Rheinische Post - Xanten and Moers
Einigung auf EU-Strafmaßnahmen gegen Ungarn
6,3 Milliarden Euro werden blockiert, bis sich die Rechtsstaatlichkeit verbessert. Teil des Deals ist auch, dass Budapest den Ukraine-Hilfen zustimmt.
BRÜSSEL (dpa) Der ungarische Ministerpräsident Viktor Orbán hat im Kampf gegen den Entzug von EUMitteln für sein Land eine schwere Niederlage erlitten.
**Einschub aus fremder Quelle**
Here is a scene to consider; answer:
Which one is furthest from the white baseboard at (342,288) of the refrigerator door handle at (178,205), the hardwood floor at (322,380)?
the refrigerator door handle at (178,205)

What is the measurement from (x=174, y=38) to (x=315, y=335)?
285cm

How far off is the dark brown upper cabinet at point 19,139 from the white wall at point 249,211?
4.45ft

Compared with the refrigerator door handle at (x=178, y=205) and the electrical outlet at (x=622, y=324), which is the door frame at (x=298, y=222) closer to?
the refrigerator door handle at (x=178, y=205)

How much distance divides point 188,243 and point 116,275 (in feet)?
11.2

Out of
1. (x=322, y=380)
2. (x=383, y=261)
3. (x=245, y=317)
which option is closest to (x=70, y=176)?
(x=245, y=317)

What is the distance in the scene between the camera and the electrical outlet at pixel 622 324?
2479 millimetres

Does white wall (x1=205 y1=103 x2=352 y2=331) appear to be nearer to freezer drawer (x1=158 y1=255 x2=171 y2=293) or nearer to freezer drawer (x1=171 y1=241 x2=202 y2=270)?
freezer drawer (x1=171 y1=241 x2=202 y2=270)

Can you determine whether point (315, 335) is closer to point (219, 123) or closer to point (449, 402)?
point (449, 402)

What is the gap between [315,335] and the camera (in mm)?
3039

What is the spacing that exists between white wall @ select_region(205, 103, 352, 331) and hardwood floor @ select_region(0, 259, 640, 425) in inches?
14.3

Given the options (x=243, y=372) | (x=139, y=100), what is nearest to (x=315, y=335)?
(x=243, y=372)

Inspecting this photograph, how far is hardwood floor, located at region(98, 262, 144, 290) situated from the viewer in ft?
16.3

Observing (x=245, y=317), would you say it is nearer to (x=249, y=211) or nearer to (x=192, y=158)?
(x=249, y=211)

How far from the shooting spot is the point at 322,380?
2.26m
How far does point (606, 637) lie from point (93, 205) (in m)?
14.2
Wegen der Sorge, dass Gelder in Ungarn wegen unzureichender Korruptionsbekämpfung veruntreut werden, sollen nach einer Mehrheitsentscheidung im Kreis der anderen EU-Staaten bis auf Weiteres 6,3 Milliarden Euro blockiert werden. Dies teilte die tschechische EU-Ratspräsidentschaft
nach einer Sitzung der ständigen Vertreter der Mitgliedstaaten in Brüssel mit. Die nur noch formal zu beschließende Einigung hat historische Dimension – ein solches Vorgehen gegen einen EU-Staat gab es zuvor noch nie.
Die Summe von 6,3 Milliarden Euro liegt um rund 1,2 Milliarden niedriger als von der EU-Kommission vorgeschlagen und von Ländern wie Deutschland gewünscht. Die Einigung gilt aber dennoch als großer Erfolg, da Ungarn nun unter Druck steht, weitere Reformen zur Verbesserung der Rechtsstaatlichkeit umzusetzen. Reduziert wurde die Summe, weil mehrere EU-Staaten anerkennen wollten, dass Orbáns rechtsnationale Regierung zuletzt bereits Anstrengungen in diese Richtung unternommen hat.
Zudem brachten andere EU-Staaten Ungarn dazu, den wochenlangen Widerstand gegen neue Ukraine-Hilfen und eine wichtige
Richtlinie zur Umsetzung der internationalen Mindeststeuer für große Unternehmen aufzugeben. Hintergrund war laut Diplomaten die Drohung von Ländern wie Deutschland, eine Genehmigung des ungarischen Plans zur Verwendung von EU-Corona-Hilfen zu blockieren. Dies hätte zur Folge gehabt, dass am Jahresende 70 Prozent der zur Verfügung stehenden Mittel der Europäischen Union von 5,8 Milliarden Euro unwiderruflich verfallen.
Der ungarische Corona-HilfenPlan wurde nach der ungarischen Zustimmung zur Mindeststeuerrichtlinie und den Ukraine-Hilfen vom Ausschuss der ständigen Vertreter gebilligt. Dies bedeutet allerdings lediglich, dass keine Mittel verfallen. Auszahlungen sollen erst dann erfolgen können, wenn insgesamt 27 Voraussetzungen erfüllt sind. Diese betreffen zum Beispiel die Wirksamkeit der neu eingerichteten „Integritätsbehörde“zur Überprüfung von mutmaßlichen Korruptionsfällen und das Verfahren für die gerichtliche Überprüfung staatsanwaltlicher Entscheidungen.
Dass Orbán so unter Druck gesetzt werden konnte, dürfte auch an der finanziell angespannten Lage in Ungarn liegen. Jüngst musste die Regierung sogar eine seit mehr als einem Jahr geltende Benzinpreisdeckelung mit sofortiger Wirkung aufheben, weil sie deren Funktionieren nicht mehr sicherstellen konnte.